Machine Learning‐Based Failure Prediction in Concrete Slabs and Cubes Under Impact Loading

ABSTRACT Experts have been interested in the behavior of concrete under impact loading because of its wide range of applications in construction projects. Due to their quasi‐brittle nature, failure modes related to concrete may occur without any prior warning signs of destruction, and they also expose the supporting element to the spread of damage. Finite element modeling and machine learning techniques are essential for conducting an adequate reliability investigation of the behavior of concrete samples as slabs and cubes under impact load. The research uses gradient boosting, random forest, lasso, linear regression, and support vector regression to create predictive models for the behavior of these two concrete models. The models were created by taking experimental concrete slab tests and 20 cubes into consideration.

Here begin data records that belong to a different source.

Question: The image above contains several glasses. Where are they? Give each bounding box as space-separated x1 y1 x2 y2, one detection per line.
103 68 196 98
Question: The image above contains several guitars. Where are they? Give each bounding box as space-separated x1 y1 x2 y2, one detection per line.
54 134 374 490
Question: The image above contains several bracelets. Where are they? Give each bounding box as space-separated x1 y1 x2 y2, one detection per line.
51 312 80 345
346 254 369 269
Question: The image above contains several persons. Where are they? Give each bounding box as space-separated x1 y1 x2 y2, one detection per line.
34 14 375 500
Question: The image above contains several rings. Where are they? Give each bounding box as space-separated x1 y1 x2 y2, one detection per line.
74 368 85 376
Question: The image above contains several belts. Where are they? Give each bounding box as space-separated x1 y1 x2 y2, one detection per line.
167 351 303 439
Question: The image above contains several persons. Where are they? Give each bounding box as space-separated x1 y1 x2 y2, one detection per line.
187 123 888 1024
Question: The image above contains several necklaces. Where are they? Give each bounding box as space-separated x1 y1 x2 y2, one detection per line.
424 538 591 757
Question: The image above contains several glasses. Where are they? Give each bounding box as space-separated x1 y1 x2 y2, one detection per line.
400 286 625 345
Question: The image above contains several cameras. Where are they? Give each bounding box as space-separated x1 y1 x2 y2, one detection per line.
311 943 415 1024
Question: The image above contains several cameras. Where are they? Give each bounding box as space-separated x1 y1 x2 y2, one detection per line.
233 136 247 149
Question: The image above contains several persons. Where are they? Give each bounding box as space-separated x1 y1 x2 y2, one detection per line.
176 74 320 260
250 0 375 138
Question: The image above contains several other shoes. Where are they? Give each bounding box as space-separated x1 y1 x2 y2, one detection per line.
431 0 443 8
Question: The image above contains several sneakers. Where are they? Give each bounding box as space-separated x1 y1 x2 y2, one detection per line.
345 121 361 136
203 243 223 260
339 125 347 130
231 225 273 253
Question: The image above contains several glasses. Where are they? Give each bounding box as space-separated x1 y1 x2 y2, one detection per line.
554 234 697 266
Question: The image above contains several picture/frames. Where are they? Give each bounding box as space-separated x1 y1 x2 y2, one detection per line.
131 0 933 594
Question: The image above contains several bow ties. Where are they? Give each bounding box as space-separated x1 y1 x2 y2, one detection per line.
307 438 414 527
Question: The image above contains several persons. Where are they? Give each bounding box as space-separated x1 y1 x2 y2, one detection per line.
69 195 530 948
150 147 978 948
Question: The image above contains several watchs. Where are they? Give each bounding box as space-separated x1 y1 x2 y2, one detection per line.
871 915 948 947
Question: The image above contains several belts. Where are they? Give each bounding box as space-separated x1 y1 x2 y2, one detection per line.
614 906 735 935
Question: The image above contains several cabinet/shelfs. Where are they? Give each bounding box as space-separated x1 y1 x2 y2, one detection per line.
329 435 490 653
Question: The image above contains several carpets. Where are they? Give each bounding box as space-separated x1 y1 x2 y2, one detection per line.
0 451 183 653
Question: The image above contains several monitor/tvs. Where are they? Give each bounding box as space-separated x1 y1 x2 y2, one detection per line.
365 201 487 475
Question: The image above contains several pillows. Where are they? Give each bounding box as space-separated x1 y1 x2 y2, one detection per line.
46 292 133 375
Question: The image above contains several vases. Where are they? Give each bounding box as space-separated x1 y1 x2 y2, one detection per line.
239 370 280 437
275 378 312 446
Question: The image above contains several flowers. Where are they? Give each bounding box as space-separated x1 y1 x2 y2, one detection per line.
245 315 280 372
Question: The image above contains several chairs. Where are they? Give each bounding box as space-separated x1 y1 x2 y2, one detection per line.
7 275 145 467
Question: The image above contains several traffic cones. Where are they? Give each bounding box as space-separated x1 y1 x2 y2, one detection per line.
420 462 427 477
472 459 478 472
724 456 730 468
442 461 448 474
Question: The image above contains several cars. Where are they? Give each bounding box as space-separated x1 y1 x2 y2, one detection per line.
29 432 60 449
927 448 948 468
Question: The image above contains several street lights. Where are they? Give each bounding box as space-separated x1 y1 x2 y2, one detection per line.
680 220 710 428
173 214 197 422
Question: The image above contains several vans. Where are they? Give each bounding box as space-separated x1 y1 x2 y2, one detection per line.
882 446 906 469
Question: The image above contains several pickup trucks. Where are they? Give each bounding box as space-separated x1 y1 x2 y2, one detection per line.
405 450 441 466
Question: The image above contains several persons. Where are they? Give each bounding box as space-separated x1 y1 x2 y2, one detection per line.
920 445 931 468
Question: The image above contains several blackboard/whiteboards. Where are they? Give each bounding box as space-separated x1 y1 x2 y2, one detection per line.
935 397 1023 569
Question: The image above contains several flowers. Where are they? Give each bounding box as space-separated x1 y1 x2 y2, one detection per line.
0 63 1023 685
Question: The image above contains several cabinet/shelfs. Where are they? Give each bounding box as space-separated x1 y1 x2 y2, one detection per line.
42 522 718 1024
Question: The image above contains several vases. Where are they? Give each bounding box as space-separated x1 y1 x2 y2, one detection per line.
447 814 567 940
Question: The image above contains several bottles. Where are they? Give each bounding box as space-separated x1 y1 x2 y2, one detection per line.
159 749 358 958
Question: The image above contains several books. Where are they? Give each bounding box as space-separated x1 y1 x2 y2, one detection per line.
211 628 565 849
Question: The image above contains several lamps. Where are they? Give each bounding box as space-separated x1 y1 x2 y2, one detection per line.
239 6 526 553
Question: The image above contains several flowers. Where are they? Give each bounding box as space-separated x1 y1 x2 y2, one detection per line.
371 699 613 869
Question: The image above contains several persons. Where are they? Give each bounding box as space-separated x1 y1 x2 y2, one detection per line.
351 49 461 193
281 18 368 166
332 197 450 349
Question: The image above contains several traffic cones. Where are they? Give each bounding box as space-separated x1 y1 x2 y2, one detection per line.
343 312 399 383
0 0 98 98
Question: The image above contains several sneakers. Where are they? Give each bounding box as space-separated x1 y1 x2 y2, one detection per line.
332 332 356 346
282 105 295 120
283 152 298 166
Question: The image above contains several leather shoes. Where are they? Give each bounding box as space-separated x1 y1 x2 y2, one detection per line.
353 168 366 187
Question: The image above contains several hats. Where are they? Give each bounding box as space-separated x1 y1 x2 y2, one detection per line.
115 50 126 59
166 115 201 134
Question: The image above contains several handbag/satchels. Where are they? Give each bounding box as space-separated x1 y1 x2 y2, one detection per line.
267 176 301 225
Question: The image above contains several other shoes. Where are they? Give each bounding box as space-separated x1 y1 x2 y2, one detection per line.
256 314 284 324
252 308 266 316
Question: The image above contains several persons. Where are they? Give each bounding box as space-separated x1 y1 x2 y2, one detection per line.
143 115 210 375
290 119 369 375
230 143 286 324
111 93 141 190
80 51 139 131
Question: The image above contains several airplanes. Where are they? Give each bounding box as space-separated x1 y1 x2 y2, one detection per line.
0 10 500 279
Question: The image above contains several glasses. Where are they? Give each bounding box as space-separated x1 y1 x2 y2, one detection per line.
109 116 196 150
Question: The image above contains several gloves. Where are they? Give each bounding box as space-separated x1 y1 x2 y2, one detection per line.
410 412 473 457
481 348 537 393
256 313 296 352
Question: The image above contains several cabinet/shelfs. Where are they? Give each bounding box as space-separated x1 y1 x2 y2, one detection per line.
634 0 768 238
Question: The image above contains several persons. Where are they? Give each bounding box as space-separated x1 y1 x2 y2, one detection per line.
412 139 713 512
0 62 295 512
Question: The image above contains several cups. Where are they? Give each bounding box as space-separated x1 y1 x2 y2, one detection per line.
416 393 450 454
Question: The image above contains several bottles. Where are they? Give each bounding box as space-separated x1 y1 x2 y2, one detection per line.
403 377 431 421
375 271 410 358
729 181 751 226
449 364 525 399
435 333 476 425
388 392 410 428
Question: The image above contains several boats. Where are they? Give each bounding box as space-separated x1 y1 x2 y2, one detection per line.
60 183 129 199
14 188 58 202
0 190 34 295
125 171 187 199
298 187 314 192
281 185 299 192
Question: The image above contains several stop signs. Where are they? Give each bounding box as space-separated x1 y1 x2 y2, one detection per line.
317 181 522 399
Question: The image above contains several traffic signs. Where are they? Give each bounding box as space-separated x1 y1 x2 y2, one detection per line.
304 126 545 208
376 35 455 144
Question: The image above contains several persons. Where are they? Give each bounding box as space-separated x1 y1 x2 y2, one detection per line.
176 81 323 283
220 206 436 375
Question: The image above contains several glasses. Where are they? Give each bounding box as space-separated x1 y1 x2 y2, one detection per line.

Design standards‐based statistical comparisons such as coefficient of determination and root mean square error are used to assess the efficacy of the generated models. These results show that with increasing impact load intensity, displacements and failures in the slab increase significantly. Using these models allows engineers to design more resistant and optimal structures against impact loads. This research shows that machine learning models, especially random forest and gradient boosting, can provide accurate predictions of failures and cracks in concrete under impact loads and are useful tools for analyzing concrete behavior under dynamic and complex conditions. The linear regression with a coefficient of determination (R2) of 0.995 and lasso regression with RMSE of 3.9 have the lowest accuracy, while random forest and gradient boosting models with R2 of 0.9991 and 0.2, 0.991 and 0.5. respectively, showed higher accuracy in predicting concrete cracks and failures.